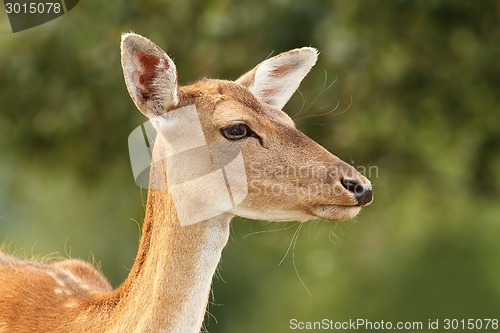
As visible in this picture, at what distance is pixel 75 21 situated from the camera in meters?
5.88

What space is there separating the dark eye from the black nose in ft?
1.73

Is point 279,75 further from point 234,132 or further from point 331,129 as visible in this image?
point 331,129

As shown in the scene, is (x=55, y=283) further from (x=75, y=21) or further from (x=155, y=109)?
(x=75, y=21)

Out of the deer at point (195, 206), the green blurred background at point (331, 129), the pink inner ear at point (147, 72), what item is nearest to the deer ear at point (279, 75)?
the deer at point (195, 206)

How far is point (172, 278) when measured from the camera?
231 centimetres

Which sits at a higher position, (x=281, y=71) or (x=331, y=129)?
(x=281, y=71)

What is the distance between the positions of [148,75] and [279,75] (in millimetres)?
927

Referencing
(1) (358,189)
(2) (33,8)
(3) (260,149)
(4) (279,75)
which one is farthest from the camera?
(2) (33,8)

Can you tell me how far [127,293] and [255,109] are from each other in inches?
43.0

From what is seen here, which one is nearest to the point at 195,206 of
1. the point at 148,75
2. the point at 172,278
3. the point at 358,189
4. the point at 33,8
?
the point at 172,278

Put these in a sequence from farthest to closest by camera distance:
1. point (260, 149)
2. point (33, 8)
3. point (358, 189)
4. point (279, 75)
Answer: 1. point (33, 8)
2. point (279, 75)
3. point (260, 149)
4. point (358, 189)

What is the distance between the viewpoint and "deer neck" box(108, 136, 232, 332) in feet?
7.53

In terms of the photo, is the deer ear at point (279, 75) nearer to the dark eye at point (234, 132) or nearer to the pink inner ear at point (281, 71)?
the pink inner ear at point (281, 71)

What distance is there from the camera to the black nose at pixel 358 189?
2.26 m
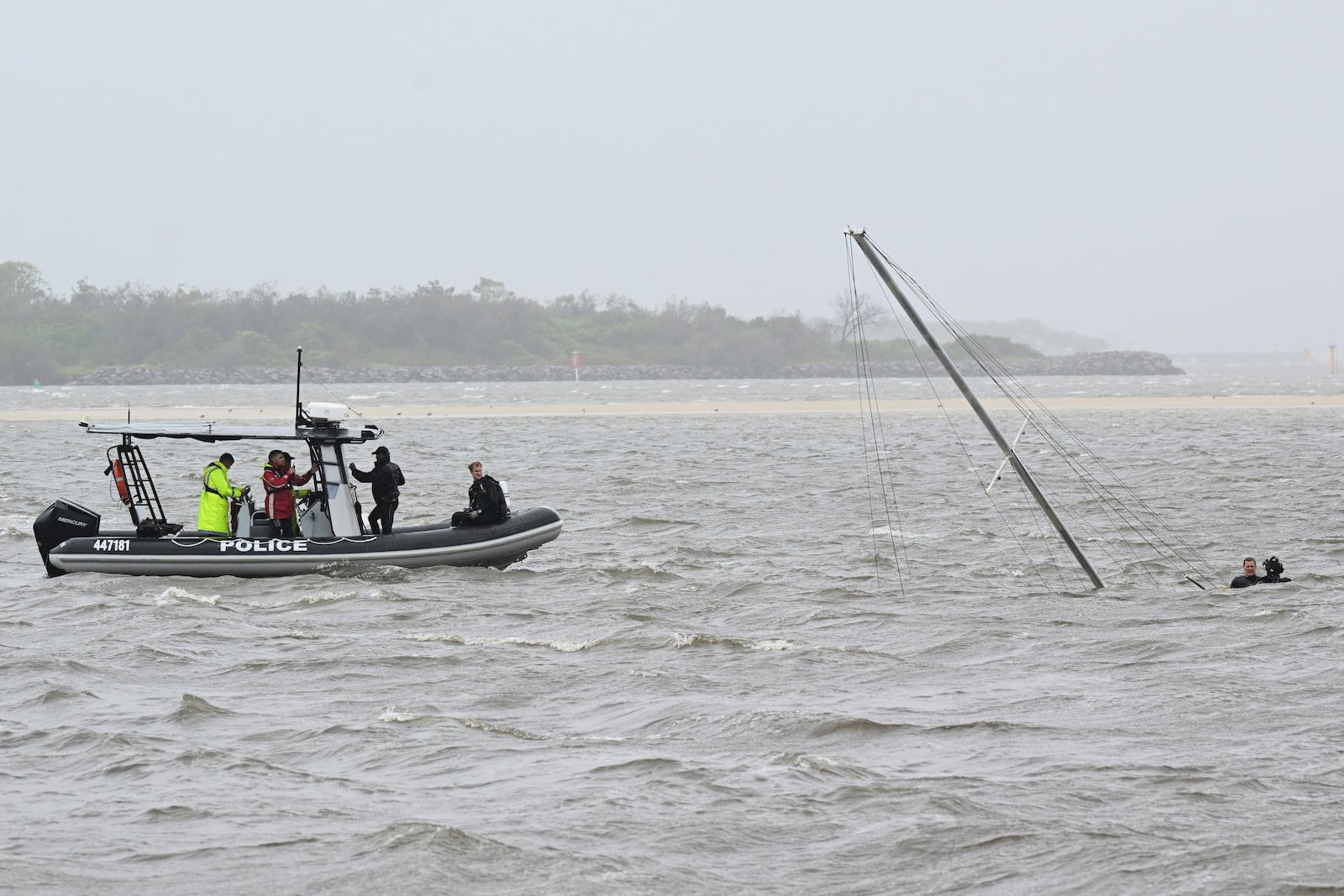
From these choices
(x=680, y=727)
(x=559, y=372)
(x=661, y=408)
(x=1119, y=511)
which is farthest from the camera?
(x=559, y=372)

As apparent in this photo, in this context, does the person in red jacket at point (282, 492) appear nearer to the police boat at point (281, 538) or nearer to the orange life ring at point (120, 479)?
the police boat at point (281, 538)

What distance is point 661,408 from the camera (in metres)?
83.3

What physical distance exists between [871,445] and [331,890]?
44150mm

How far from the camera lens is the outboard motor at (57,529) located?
20.2 meters

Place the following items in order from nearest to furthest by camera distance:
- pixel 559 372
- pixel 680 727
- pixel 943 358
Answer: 1. pixel 680 727
2. pixel 943 358
3. pixel 559 372

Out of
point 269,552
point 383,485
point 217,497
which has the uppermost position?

● EXERCISE TASK
Please reproduce all of the data above word for word, omitting the pictures.

● SOLVED PROBLEM
As visible in this picture, at what distance is pixel 75 21 situated from the camera in meters?
5.88

What space is there separating the dark eye from the black nose in ft?
1.73

Is point 279,75 further from point 234,132 or further from point 331,129 as visible in this image?
point 331,129

As shown in the scene, is (x=55, y=283) further from (x=75, y=21) or further from (x=155, y=109)?
(x=75, y=21)

Out of the deer at point (195, 206), the green blurred background at point (331, 129), the pink inner ear at point (147, 72), what item is nearest to the deer ear at point (279, 75)?
the deer at point (195, 206)

How far is point (172, 278) when measured from the camera?
231 centimetres

Which sits at a higher position, (x=281, y=71) or (x=331, y=129)?
(x=281, y=71)

What is the distance between the positions of [148,75] and [279,75] (in millimetres)?
927

Referencing
(1) (358,189)
(2) (33,8)
(3) (260,149)
(4) (279,75)
which one is farthest from the camera?
(2) (33,8)

Can you tell me how far [127,293] and [255,109] are from each other in inches?
43.0

From what is seen here, which one is nearest to the point at 195,206 of
1. the point at 148,75
2. the point at 172,278
3. the point at 358,189
4. the point at 33,8
?
the point at 172,278

Put these in a sequence from farthest to closest by camera distance:
1. point (260, 149)
2. point (33, 8)
3. point (358, 189)
4. point (279, 75)
Answer: 1. point (33, 8)
2. point (279, 75)
3. point (260, 149)
4. point (358, 189)

What is the distance between the viewpoint and "deer neck" box(108, 136, 232, 332) in feet?
7.53

In terms of the photo, is the deer ear at point (279, 75) nearer to the dark eye at point (234, 132) or nearer to the pink inner ear at point (281, 71)?
the pink inner ear at point (281, 71)

What distance is there from the camera to the black nose at pixel 358 189?
2.26 m
From these choices
(x=680, y=727)
(x=559, y=372)
(x=661, y=408)
(x=1119, y=511)
which is farthest from the camera?
(x=559, y=372)

As apparent in this photo, in this context, does the person in red jacket at point (282, 492) appear nearer to the police boat at point (281, 538) or nearer to the orange life ring at point (120, 479)?
the police boat at point (281, 538)

What distance is point 661,408 from the camera (in metres)?
83.3

What physical distance exists between [871,445] and [331,890]?
44150mm

How far from the camera lens is the outboard motor at (57,529) located?
20.2 meters

Place the following items in order from nearest to furthest by camera distance:
- pixel 559 372
- pixel 680 727
- pixel 943 358
Answer: 1. pixel 680 727
2. pixel 943 358
3. pixel 559 372

Out of
point 269,552
point 383,485
point 217,497
which has the uppermost position?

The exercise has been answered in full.